→ **Задания**:
1: Перескажите в виде короткого списка абзац текста о бое у Лаппвика, который начинается словами «Узкий окопчик». Сохраните его основные факты.
2: Объясните одним-тремя предложениями, почему Сокур и Андриенко под конец боя стреляли из трофейных «шмайсеров». Опирайтесь на текст о бое у Лаппвика.
3: Перепишите дословно фрагмент текста о бое у Лаппвика от слов «Когда бой закончился, разведчики, посланные» до слов «плече висел пулемет).» включительно.

Как бы в подтверждение сказанного сзади ударили пулеметы и автоматы. Полковая артиллерия открыла огонь шрапнелью и фугасными, отрезая врагу пути отхода. И снова рядом загрохотали взрывы, осколки и пули засвистели над входом в блиндаж. И хотя они были столь же опасны, как и вражеские, красноармейцам сразу стало легче. Значит, вражеская атака будет отбита!

Первые прорвавшиеся в глубь нашей обороны солдаты противника были сметены ливнем огня. Но те, что шли за ними, залегли, а потом, стреляя из автоматов и ручных пулеметов, стали перебежками продвигаться вперед. Многочисленные воронки от снарядов и разбросанные повсюду камни-валуны помогали вражеским солдатам укрываться от пуль.

— Гранаты! — крикнул Сокур напарнику. — Выходим. Ударим по ним сзади!

Узкий окопчик, служивший ходом сообщения, завалило землей, Андриенко расчистил путь лопаткой и выкарабкался наружу. За ним, опустив на лоб каску, вылез и Сокур. Устроившись в ложбинке, бойцы открыли из винтовок прицельный огонь. Стоило кому-нибудь из [215] шюцкоровцев приподняться, попытаться сделать бросок, как меткая пуля настигала его.

Так, расчетливо и смело, Сокур и Андриенко уничтожали вражеских солдат. Тем временем подоспел резерв, и рота Хорькова перешла в контратаку.

Вся поляна была покрыта трупами. Враг понес большие потери и стал в панике отходить. Шюцкоровцы бежали обратно. Петр Сокур и Алексей Андриенко бросали из засады гранаты, стреляли из автомата. Запас патронов для винтовок кончился, выручили трофейные немецкие «шмайсеры»...

* * *

Бой у Лаппвика 1 июля 1941 года длился шесть часов. Два красноармейца-наблюдателя все это время находились на самом опасном участке.

Когда бой закончился, разведчики, посланные лейтенантом Емельяновым, отправились искать Сокура и Андриенко. Но герои уже сами шли навстречу своим боевым товарищам. Они шли не одни. Перед ними, подняв руки, брели три вражеских солдата (у одного из них на плече висел пулемет).

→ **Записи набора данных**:
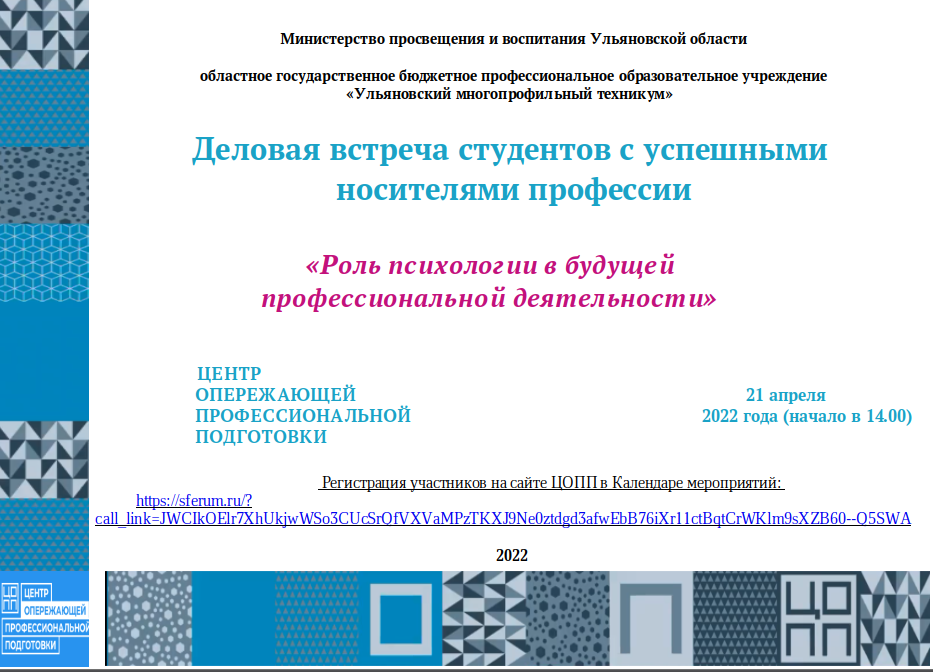 Министерство просвещения и воспитания Ульяновской области

областное государственное бюджетное профессиональное образовательное учреждение
«Ульяновский многопрофильный техникум»

Деловая встреча студентов с успешными носителями профессии

«Роль психологии в будущей профессиональной деятельности»

ЦЕНТР
ОПЕРЕЖАЮЩЕЙ
ПРОФЕССИОНАЛЬНОЙ
ПОДГОТОВКИ

21 апреля
2022 года (начало в 14.00)

Регистрация участников на сайте ЦОПП в Календаре мероприятий:
https://sferum.ru/?call_link=JWCIkOElr7XhUkjwWSo3CUcSrQfVXVaMPzTKXJ9Ne0ztdgd3afwEbB76iXr11ctBqtCrWKlm9sXZB60--Q5SWA

2022

ЦЕНТР
ОПЕРЕЖАЮЩЕЙ
ПРОФЕССИОНАЛЬНОЙ
ПОДГОТОВКИ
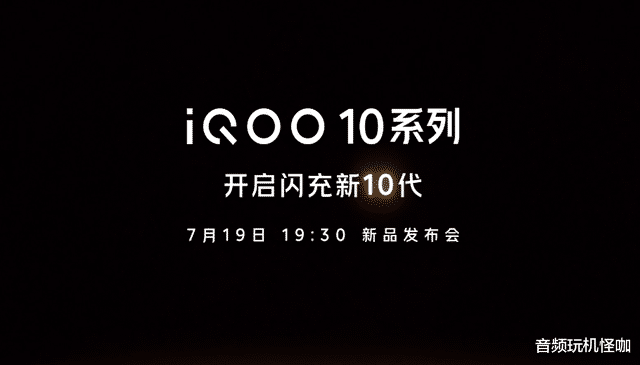 iQOO 10系列

开启闪充新10代

7月19日 19:30 新品发布会

音频玩机怪咖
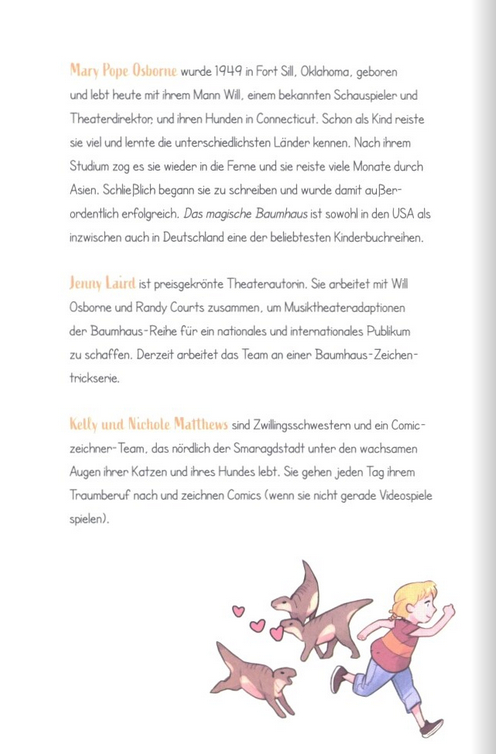 Mary Pope Osborne wurde 1949 in Fort Sill, Oklahoma, geboren und lebt heute mit ihrem Mann Will, einem bekannten Schauspieler und Theaterdirektor, und ihren Hunden in Connecticut. Schon als Kind reiste sie viel und lernte die unterschiedlichsten Länder kennen. Nach ihrem Studium zog es sie wieder in die Ferne und sie reiste viele Monate durch Asien. Schließlich begann sie zu schreiben und wurde damit außerordentlich erfolgreich. Das magische Baumhaus ist sowohl in den USA als inzwischen auch in Deutschland eine der beliebtesten Kinderbuchreihen.

Jenny Laird ist preisgekrönte Theaterautorin. Sie arbeitet mit Will Osborne und Randy Courts zusammen, um Musiktheateradaptionen der Baumhaus-Reihe für ein nationales und internationales Publikum zu schaffen. Derzeit arbeitet das Team an einer Baumhaus-Zeichentrickserie.

Kelly und Nichole Matthews sind Zwillingsschwestern und ein Comiczeichner-Team, das nördlich der Smaragdstadt unter den wachsamen Augen ihrer Katzen und ihres Hundes lebt. Sie gehen jeden Tag ihrem Traumberuf nach und zeichnen Comics (wenn sie nicht gerade Videospiele spielen).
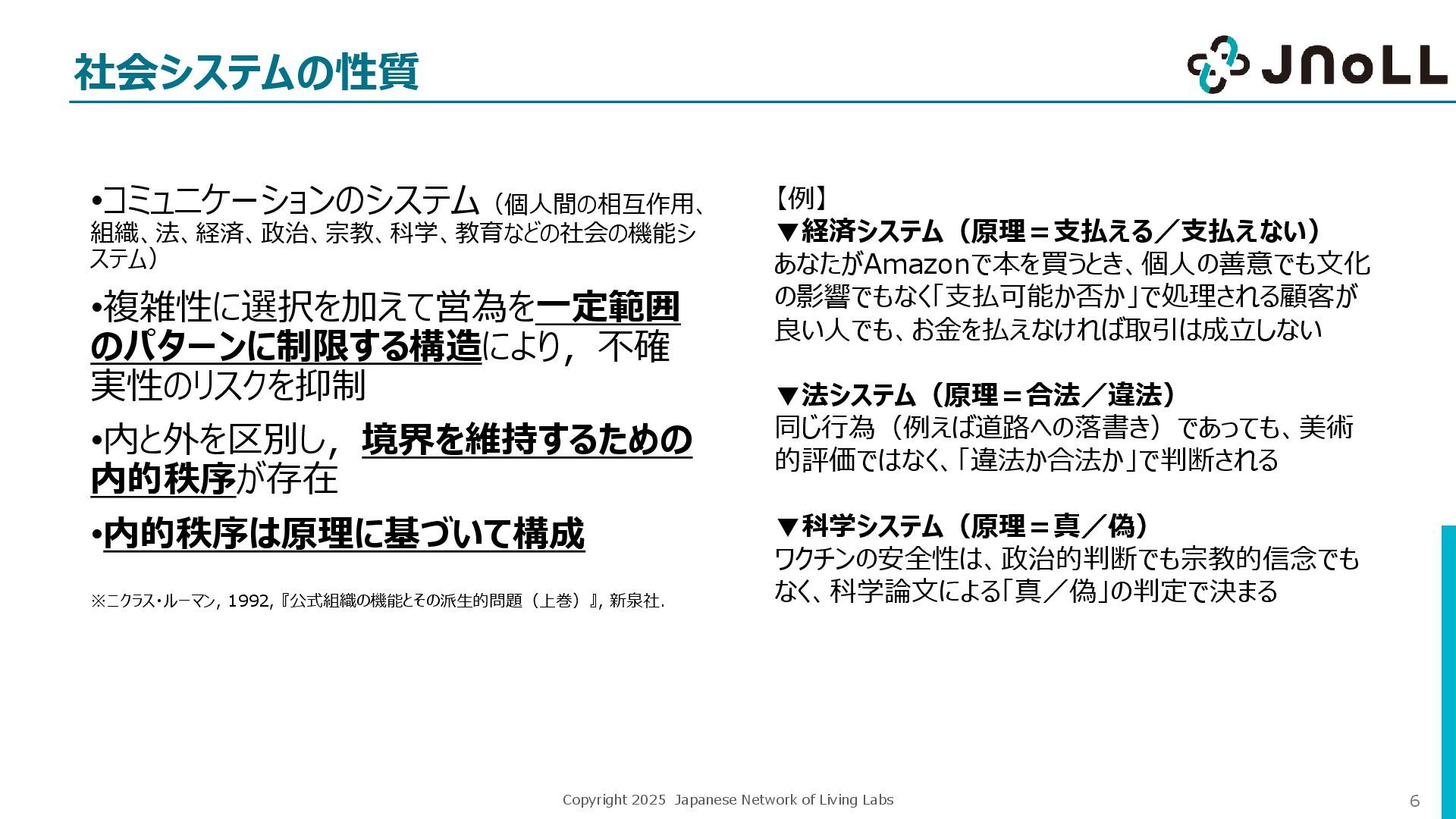 社会システムの性質

JNoLL

•コミュニケーションのシステム（個人間の相互作用、組織、法、経済、政治、宗教、科学、教育などの社会の機能システム）

•複雑性に選択を加えて営為を一定範囲のパターンに制限する構造により，不確実性のリスクを抑制

•内と外を区別し，境界を維持するための内的秩序が存在

•内的秩序は原理に基づいて構成

※ニクラス・ルーマン, 1992,『公式組織の機能とその派生的問題（上巻）』, 新泉社.

【例】
▼経済システム（原理＝支払える／支払えない）
あなたがAmazonで本を買うとき、個人の善意でも文化の影響でもなく「支払可能か否か」で処理される顧客が良い人でも、お金を払えなければ取引は成立しない

▼法システム（原理＝合法／違法）
同じ行為（例えば道路への落書き）であっても、美術的評価ではなく、「違法か合法か」で判断される

▼科学システム（原理＝真／偽）
ワクチンの安全性は、政治的判断でも宗教的信念でもなく、科学論文による「真／偽」の判定で決まる

Copyright 2025 Japanese Network of Living Labs

6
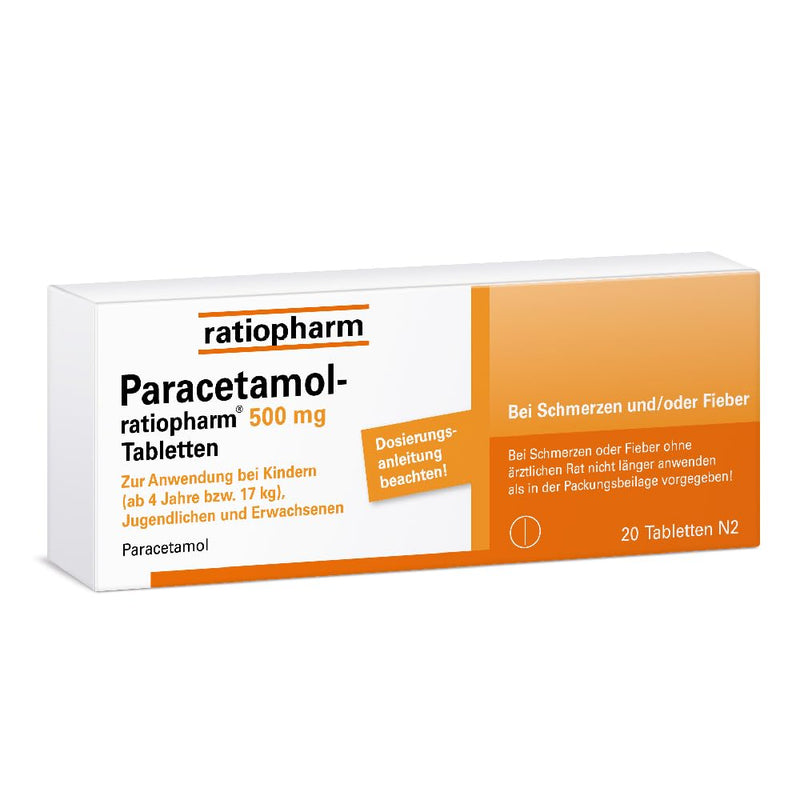 ratiopharm

Paracetamol-ratiopharm® 500 mg Tabletten

Zur Anwendung bei Kindern (ab 4 Jahre bzw. 17 kg), Jugendlichen und Erwachsenen

Paracetamol

Dosierungsanleitung beachten!

Bei Schmerzen und/oder Fieber

Bei Schmerzen oder Fieber ohne ärztlichen Rat nicht länger anwenden als in der Packungsbeilage vorgegeben!

20 Tabletten N2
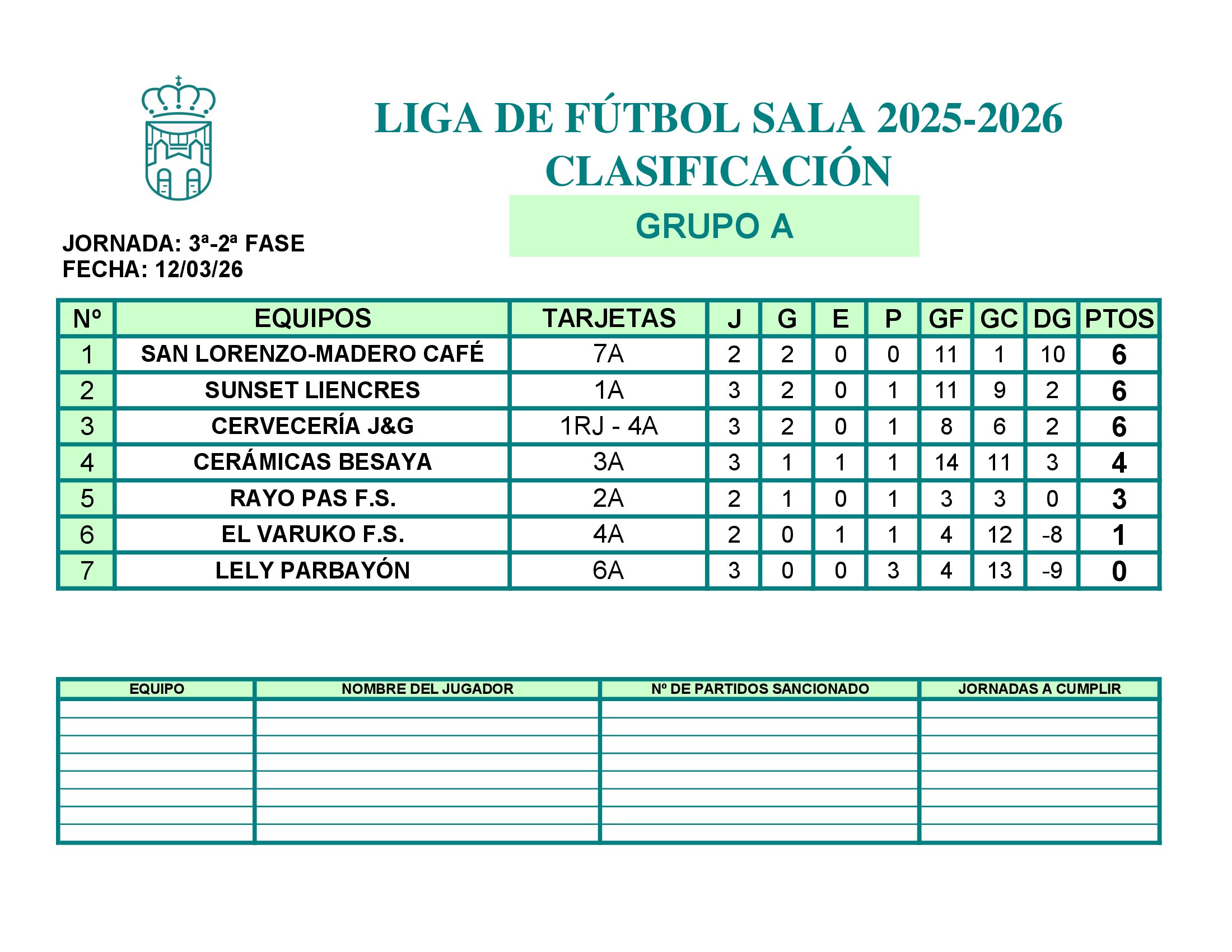 LIGA DE FÚTBOL SALA 2025-2026
CLASIFICACIÓN

GRUPO A

JORNADA: 3ª-2ª FASE
FECHA: 12/03/26

| Nº | EQUIPOS | TARJETAS | J | G | E | P | GF | GC | DG | PTOS |
|---|---|---|---|---|---|---|---|---|---|---|
| 1 | SAN LORENZO-MADERO CAFÉ | 7A | 2 | 2 | 0 | 0 | 11 | 1 | 10 | 6 |
| 2 | SUNSET LIENCRES | 1A | 3 | 2 | 0 | 1 | 11 | 9 | 2 | 6 |
| 3 | CERVECERÍA J&G | 1RJ - 4A | 3 | 2 | 0 | 1 | 8 | 6 | 2 | 6 |
| 4 | CERÁMICAS BESAYA | 3A | 3 | 1 | 1 | 1 | 14 | 11 | 3 | 4 |
| 5 | RAYO PAS F.S. | 2A | 2 | 1 | 0 | 1 | 3 | 3 | 0 | 3 |
| 6 | EL VARUKO F.S. | 4A | 2 | 0 | 1 | 1 | 4 | 12 | -8 | 1 |
| 7 | LELY PARBAYÓN | 6A | 3 | 0 | 0 | 3 | 4 | 13 | -9 | 0 |

| EQUIPO | NOMBRE DEL JUGADOR | Nº DE PARTIDOS SANCIONADO | JORNADAS A CUMPLIR |
|---|---|---|---|
| | | | |
| | | | |
| | | | |
| | | | |
| | | | |
| | | | |
| | | | |
| | | | |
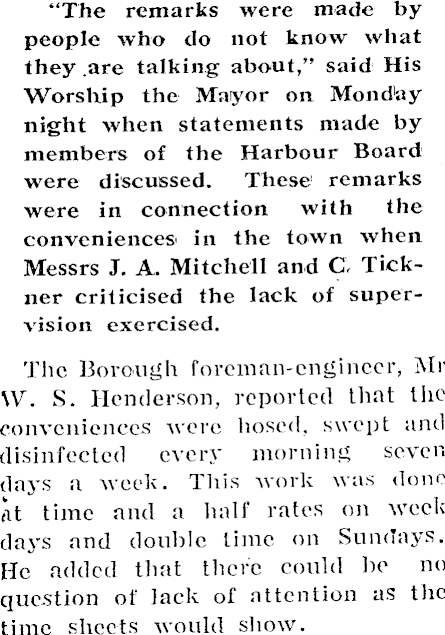 "The remarks were made by people who do not know what they are talking about," said His Worship the Mayor on Monday night when statements made by members of the Harbour Board were discussed. These remarks were in connection with the conveniences in the town when Messrs J. A. Mitchell and C. Tickner criticised the lack of supervision exercised.

The Borough foreman-engineer, Mr W. S. Henderson, reported that the conveniences were hosed, swept and disinfected every morning seven days a week. This work was done at time and a half rates on week days and double time on Sundays. He added that there could be no question of lack of attention as the time sheets would show.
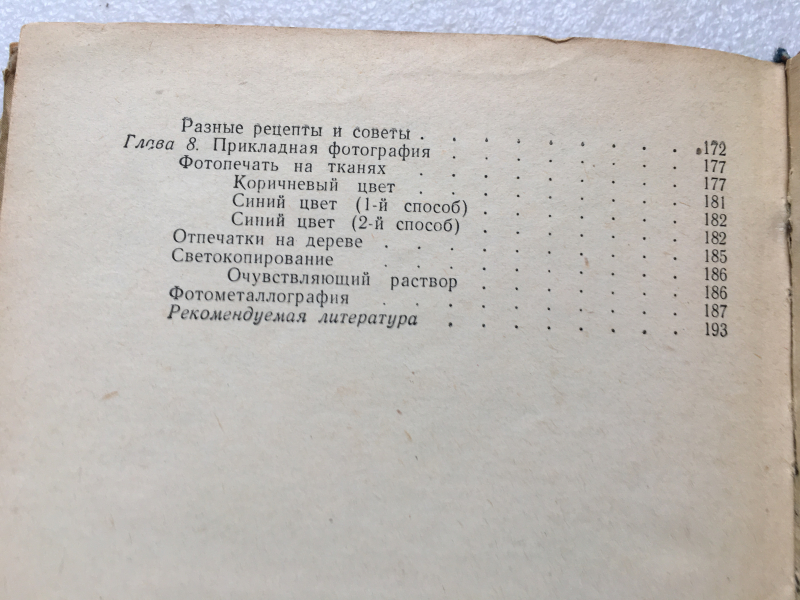 Разные рецепты и советы 172
Глава 8. Прикладная фотография 177
Фотопечать на тканях 177
Коричневый цвет 181
Синий цвет (1-й способ) 182
Синий цвет (2-й способ) 182
Отпечатки на дереве 185
Светокопирование 186
Очувствляющий раствор 186
Фотометаллография 187
Рекомендуемая литература 193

→ **Ответы**:
1:
- Ход сообщения завалило землей. Андриенко расчистил его лопаткой и выбрался наружу.
- Следом вылез Сокур, опустив каску на лоб.
- Бойцы устроились в ложбинке и открыли прицельный огонь из винтовок.
- Если кто-нибудь из шюцкоровцев приподнимался или пытался сделать бросок, его настигала меткая пуля.

2: У бойцов кончился запас патронов для винтовок. Поэтому их выручили трофейные немецкие «шмайсеры».

3:
Когда бой закончился, разведчики, посланные лейтенантом Емельяновым, отправились искать Сокура и Андриенко. Но герои уже сами шли навстречу своим боевым товарищам. Они шли не одни. Перед ними, подняв руки, брели три вражеских солдата (у одного из них на плече висел пулемет).